Quoted text –
+++++

Rheneas is away being overhauled, and the Skarloey Railway has recently acquired two new engines: Sir Handel and Peter Sam. Peter Sam is naïve but well-meaning, but Sir Handel is rude and arrogant. Skarloey shows Sir Handel how to do things when he rescues the pompous engine's train.

==== Notes ====
- This book was written at the suggestion of L. T. C. Rolt and was based upon the Talyllyn Railway.
- The story "Peter Sam and the Refreshment Lady" was inspired by an incident when Awdry was left behind on the railway when he was a volunteer as a guard.
- The other three stories in the book are all based directly on L. T. C. Rolt's book Railway Adventure which describes the first two years of operation of the Talyllyn Railway by enthusiasts.
- The illustration of Glennock Station is based on Aberllefenni Station on the Corris Railway.
- The story Old Faithful marks the first time in the Thomas & Friends franchise when the line Luckily no one was hurt was said.

=== Percy the Small Engine ===
- Book no. 11
- Published September 1956
- Illustrated by C. Reginald Dalby

==== Stories ====
- Percy and the Signal
- Duck Takes Charge
- Percy and Harold
- Percy's Promise

Percy loves playing jokes, which sometimes gets him into trouble with the bigger engines, so the Fat Controller obtains a new engine called Montague, who's nicknamed "Duck", to do shunting work and sends Percy to work with Thomas and Toby on their branch line. He meets Harold the Helicopter and saves the day during a flood.
- The first appearances of Duck and Harold.
- A piece of fictional music occurs in the third story, in the form of a song sung by Percy's fireman. The tune was composed by Awdry and is featured at the end of the book.
- This was the last volume to be illustrated by C. Reginald Dalby. Awdry did not like the way Dalby portrayed Percy, saying that he made the engine look like "a green caterpillar with red stripes". Outraged, Dalby resigned from the Railway Series after this book. Brian Sibley notes that, despite the friction between author and illustrator, Dalby's work in this volume can be ranked among his best.
- Percy's Promise was originally planned to be adapted for Season 2 of the television series following Percy and Harold. It even had a script plan but this was stopped due to Britt Allcroft feeling that there was too many Percy-led episodes that season. It was adapted for Season 3 with a few changes to the story.

=== The Eight Famous Engines ===
- Book no. 12
- Published November 1957
- Illustrated by John T. Kenney

==== Stories ====
- Percy Takes the Plunge
- Gordon Goes Foreign
- Double Header
- The Fat Controller's Engines

The Fat Controller's eight engines have become famous through their appearances in books and on the radio. While the engines enjoy a number of adventures and misadventures, the Fat Controller arranges for them to go to London.

==== Notes ====
- Although no new regular characters appear in this book, it features one of the rare appearances of engines from the Other Railway, namely: Jinty, Pug and the Foreign Engine.
- This was the first book to be illustrated by John T. Kenney, who enjoyed a far better working relationship with Awdry than his predecessor. Although his illustrations are not as well remembered as the more charming ones by Dalby, they are far more technically accurate.
- Awdry had intended this as a possible final book in the series. He considered using the title "The Fat Controller's Engines", a title that would later almost be used by Christopher Awdry in the 39th book of the series.

+++++

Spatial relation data
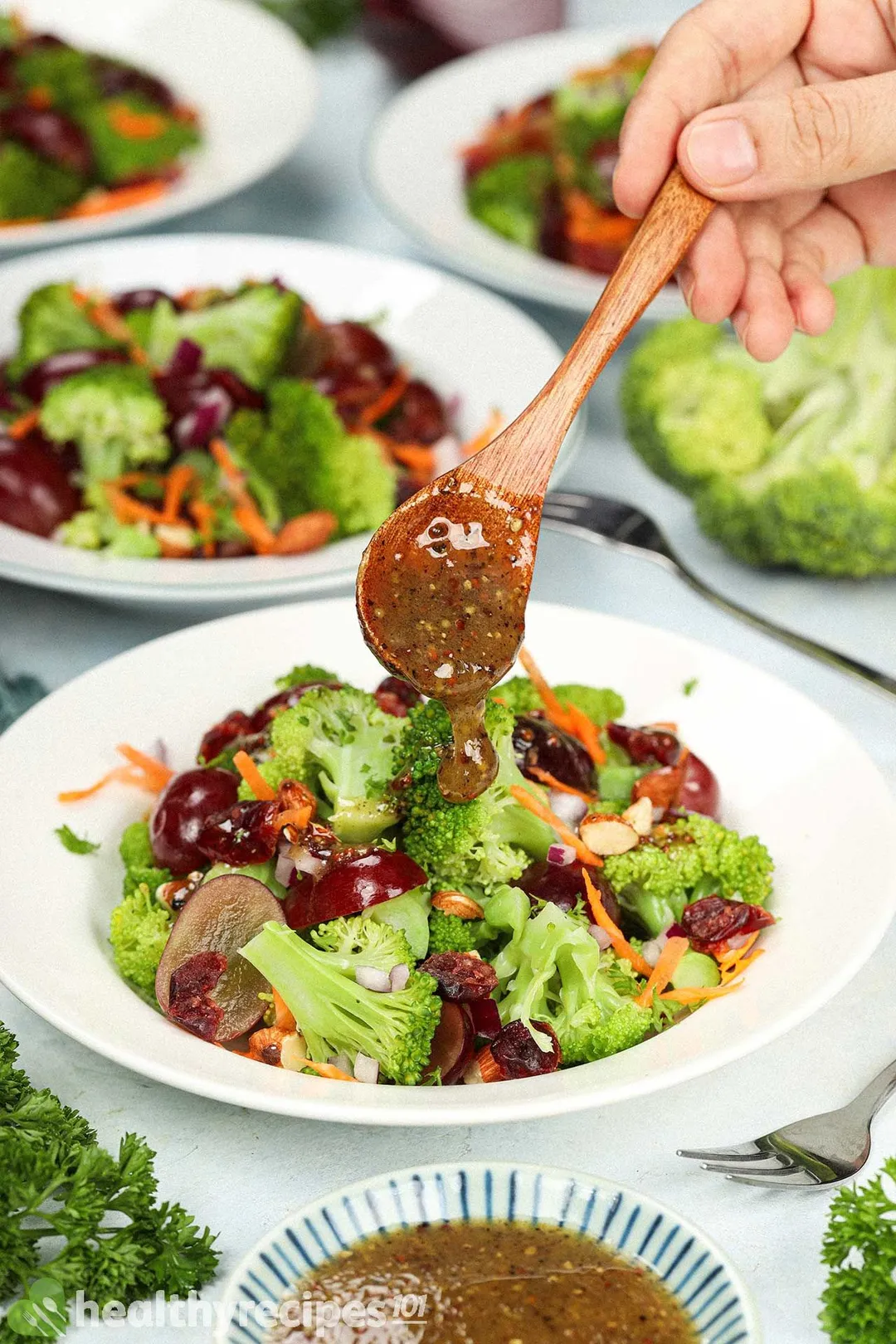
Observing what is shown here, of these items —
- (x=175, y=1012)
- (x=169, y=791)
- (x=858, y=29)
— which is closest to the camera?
(x=175, y=1012)

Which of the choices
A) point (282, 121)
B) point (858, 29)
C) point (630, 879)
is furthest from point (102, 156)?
point (630, 879)

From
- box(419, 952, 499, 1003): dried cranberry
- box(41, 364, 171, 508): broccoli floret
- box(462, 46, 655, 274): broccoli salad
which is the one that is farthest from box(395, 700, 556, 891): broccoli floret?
box(462, 46, 655, 274): broccoli salad

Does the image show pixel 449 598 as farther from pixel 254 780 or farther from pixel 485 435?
pixel 485 435

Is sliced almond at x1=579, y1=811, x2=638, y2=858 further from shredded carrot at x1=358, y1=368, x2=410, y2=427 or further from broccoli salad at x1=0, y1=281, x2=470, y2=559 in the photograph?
shredded carrot at x1=358, y1=368, x2=410, y2=427

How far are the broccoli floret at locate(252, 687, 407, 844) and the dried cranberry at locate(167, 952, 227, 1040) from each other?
23 centimetres

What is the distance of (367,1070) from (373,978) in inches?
4.0

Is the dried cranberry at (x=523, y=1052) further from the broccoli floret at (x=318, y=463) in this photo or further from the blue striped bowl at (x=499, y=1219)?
the broccoli floret at (x=318, y=463)

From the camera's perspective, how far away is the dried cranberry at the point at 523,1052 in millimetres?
1752

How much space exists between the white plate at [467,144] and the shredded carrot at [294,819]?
1870 millimetres

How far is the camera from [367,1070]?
5.75 feet

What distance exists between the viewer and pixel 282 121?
4223mm

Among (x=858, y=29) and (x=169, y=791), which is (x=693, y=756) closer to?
(x=169, y=791)

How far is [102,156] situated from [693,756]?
2721mm

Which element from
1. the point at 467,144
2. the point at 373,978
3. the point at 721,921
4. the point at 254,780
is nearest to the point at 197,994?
the point at 373,978
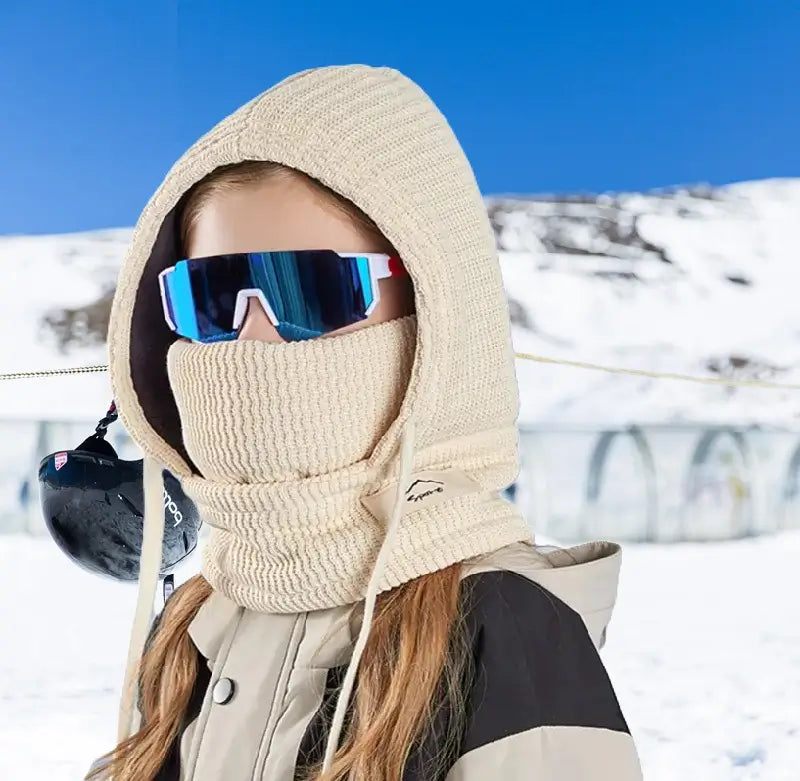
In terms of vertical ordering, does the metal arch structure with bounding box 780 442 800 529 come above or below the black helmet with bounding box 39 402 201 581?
below

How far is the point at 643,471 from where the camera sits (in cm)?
447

+++++

Exercise aim – Reproduce the Railway Series book summaries between "The Fat Controller's eight" and "the Foreign Engine.", inclusive, substituting "television" for "radio".

Full answer –
The Fat Controller's eight engines have become famous through their appearances in books and on the television. While the engines enjoy a number of adventures and misadventures, the Fat Controller arranges for them to go to London.

==== Notes ====
- Although no new regular characters appear in this book, it features one of the rare appearances of engines from the Other Railway, namely: Jinty, Pug and the Foreign Engine.